“Not one of your old jobs, father? I thought you had quite given that up?”
The boy spoke more carelessly than reproachfully, or even wonderingly; yet, as he dismounted and tethered his horse, Steptoe answered evasively, “It’s a big thing, sonny; maybe we’ll make our eternal fortune, and then we’ll light out from this hole and have a gay time elsewhere. Come along.”
He took the boy’s gloved right hand in his own powerful grasp, and together they clambered up the steep hillside to a rocky ledge on which a fallen pine from above had crashed, snapped itself in twain, and then left its withered crown to hang half down the slope, while the other half rested on the ledge. On this they sat, looking down upon the road and the tethered horse. A gentle breeze moved the treetops above their heads, and the westering sun played hide-and-seek with the shifting shadows. The boy’s face was quick and alert with all that moved round him, but without thought the father’s face was heavy, except for the eyes that were fixed upon his son.
“Van Loo came to the Mission,” he said suddenly.
The boy’s eyes glittered quickly, like a steel that pierced the father’s heart. “Oh,” he said simply, “then it was the padre told you?”
“How did he know you were here?” asked Steptoe.
“I don’t know,” said the boy quietly. “I think he said something, but I’ve forgotten it. But it was mighty good of him to come, for I thought, you know, that he did not care to see me after Heavy Tree, and that he’d gone back on us.”
“What did he tell you?” continued Steptoe. “Did he talk of me or of your mother?”
“No,” said the boy, but without any show of interest or sympathy; “we talked mostly about old times.”
“Tell me about those old times, Eddy.
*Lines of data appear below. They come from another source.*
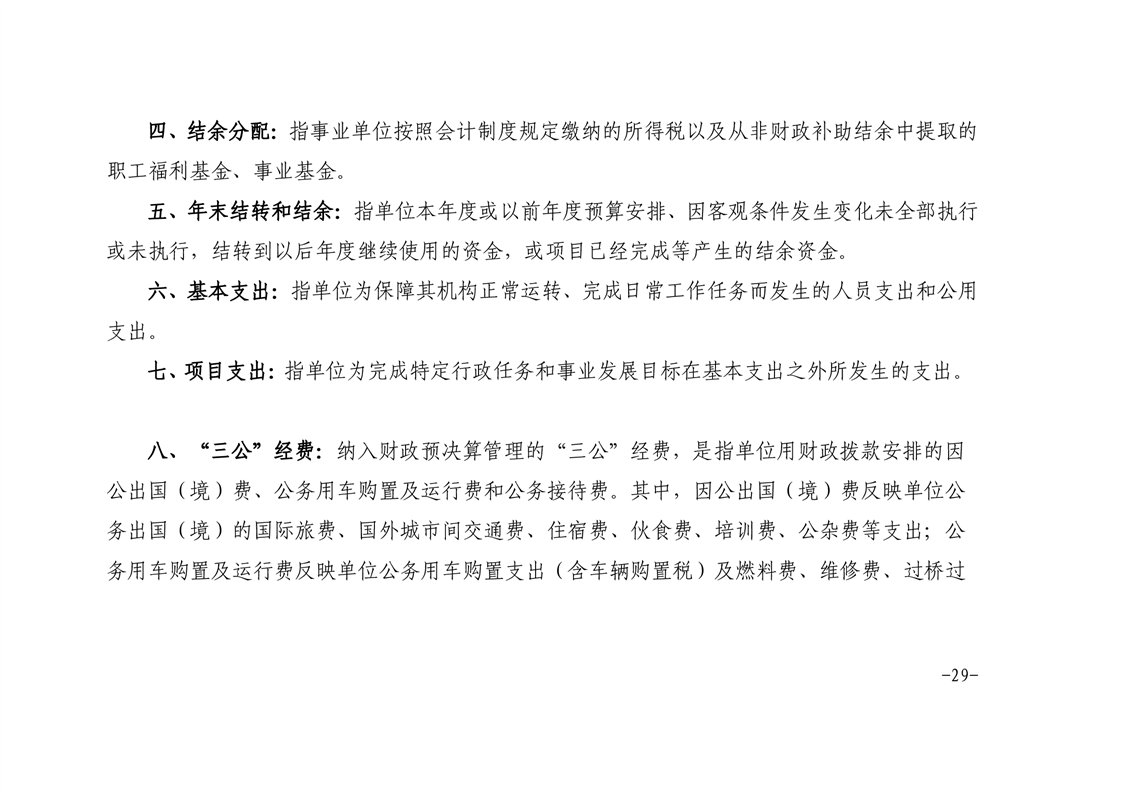 四、结余分配：指事业单位按照会计制度规定缴纳的所得税以及从非财政补助结余中提取的职工福利基金、事业基金。

五、年末结转和结余：指单位本年度或以前年度预算安排、因客观条件发生变化未全部执行或未执行，结转到以后年度继续使用的资金，或项目已经完成等产生的结余资金。

六、基本支出：指单位为保障其机构正常运转、完成日常工作任务而发生的人员支出和公用支出。

七、项目支出：指单位为完成特定行政任务和事业发展目标在基本支出之外所发生的支出。

八、“三公”经费：纳入财政预决算管理的“三公”经费，是指单位用财政拨款安排的因公出国（境）费、公务用车购置及运行费和公务接待费。其中，因公出国（境）费反映单位公务出国（境）的国际旅费、国外城市间交通费、住宿费、伙食费、培训费、公杂费等支出；公务用车购置及运行费反映单位公务用车购置支出（含车辆购置税）及燃料费、维修费、过桥过

-29-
You never told me anything about them.”
The boy, momentarily arrested more by something in the tone of his father’s voice—a weakness he had never noticed before—than by any suggestion of his words, said with a laugh, “Oh, only about what we used to do when I was very little and used to call myself his ’little brother,’—don’t you remember, long before the big strike on Heavy Tree? They were gay times we had then.”
“And how he used to teach you to imitate other people’s handwriting?” said Steptoe.
“What made you think of that, pop?” said the boy, with a slight wonder in his eyes. “Why, that’s the very thing we did talk about.”
“But you didn’t do it again; you ain’t done it since,” said Steptoe quickly.
“Lord! no,” said the boy contemptuously. “There ain’t no chance now, and there wouldn’t be any fun in it. It isn’t like the old times when him and me were all alone, and we used to write letters as coming from other people to all the boys round Heavy Tree and the Bar, and sometimes as far as Boomville, to get them to do things, and they’d think the letters were real, and they’d do ’em. And there’d be the biggest kind of a row, and nobody ever knew who did it.”